# Poor Man's Collet Chuck



## Rangemaster1 (Jun 18, 2015)

I occasionally have a project where a collet would be useful in my lathe.  I have a 5C collet closer for it, but the setup takes too long because of the spider on the outboard end of the headstock.  Everything needs to come off, including the lathe gear cover, spider,  the chuck and then back on which can take up an hour or more.  It's not worth the aggravation for a quick     one off job that's too small for the four jaw.

After some thought and looking at the cost of a collet closing chuck, I chose to make a “poor man’s” collet chuck.  I had an ER 40 R8 chuck that was searching for a purpose.  I also have a fairly good set of ER 40 collets.

I set up the chuck in my four jaw, cut the R8 mount off the ER 40 chuck and bored out the back end of the chuck so stock of up to one inch would pass thru.  With the spider for outboard support, I can work with stock of up to about three feet, depending upon diameter.

Now I dial in the ER chuck in my four jaw ( ten minutes or less) and I'm off and running.  The TIR is + or – 2 ½ tenths, repeatable.

One caution, those chucks are really hard.  I used a carbide cutoff and boring bar for the work.


----------



## FOMOGO (Jun 18, 2015)

Necessity is the mother of invention they say. Nice job. Mike


----------



## kingmt01 (Jun 18, 2015)

Looks really good. That will be so handy.


----------



## brino (Jun 18, 2015)

That looks like a great solution!
-brino


----------



## newbydave (Jun 18, 2015)

Rangemaster1 said:


> I occasionally have a project where a collet would be useful in my lathe.  I have a 5C collet closer for it, but the setup takes too long because of the spider on the outboard end of the headstock.  Everything needs to come off, including the lathe gear cover, spider,  the chuck and then back on which can take up an hour or more.  It's not worth the aggravation for a quick     one off job that's too small for the four jaw.
> 
> After some thought and looking at the cost of a collet closing chuck, I chose to make a “poor man’s” collet chuck.  I had an ER 40 R8 chuck that was searching for a purpose.  I also have a fairly good set of ER 40 collets.
> 
> ...


Nice repurpose of the r8 collet holder


----------



## kd4gij (Jun 19, 2015)

I made an er40 coollet chuck that screws on my spindle.
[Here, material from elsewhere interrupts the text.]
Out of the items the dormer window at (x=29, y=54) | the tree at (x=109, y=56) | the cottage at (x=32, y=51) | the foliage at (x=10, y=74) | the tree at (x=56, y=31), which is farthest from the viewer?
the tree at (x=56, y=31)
But I bave been knowen to chuck it in my 4 jaw a time or 2.


----------



## T Bredehoft (Jun 19, 2015)

I'm with kd4gij, that's exactly what I did. Started out holding the bar stock in my 4 Jaw, chased the 1" 10 threads on the inside of the end and bored the pilot. Screwed it on the spindle and made an ER 40 holder out of it.


----------



## kingmt01 (Jun 20, 2015)

I've thought about clamping my little tiny chuck from my mini lathe in the 10" to work on small work. I may still give that a try. Maybe I'll get lucky & find a copy setup someday.


----------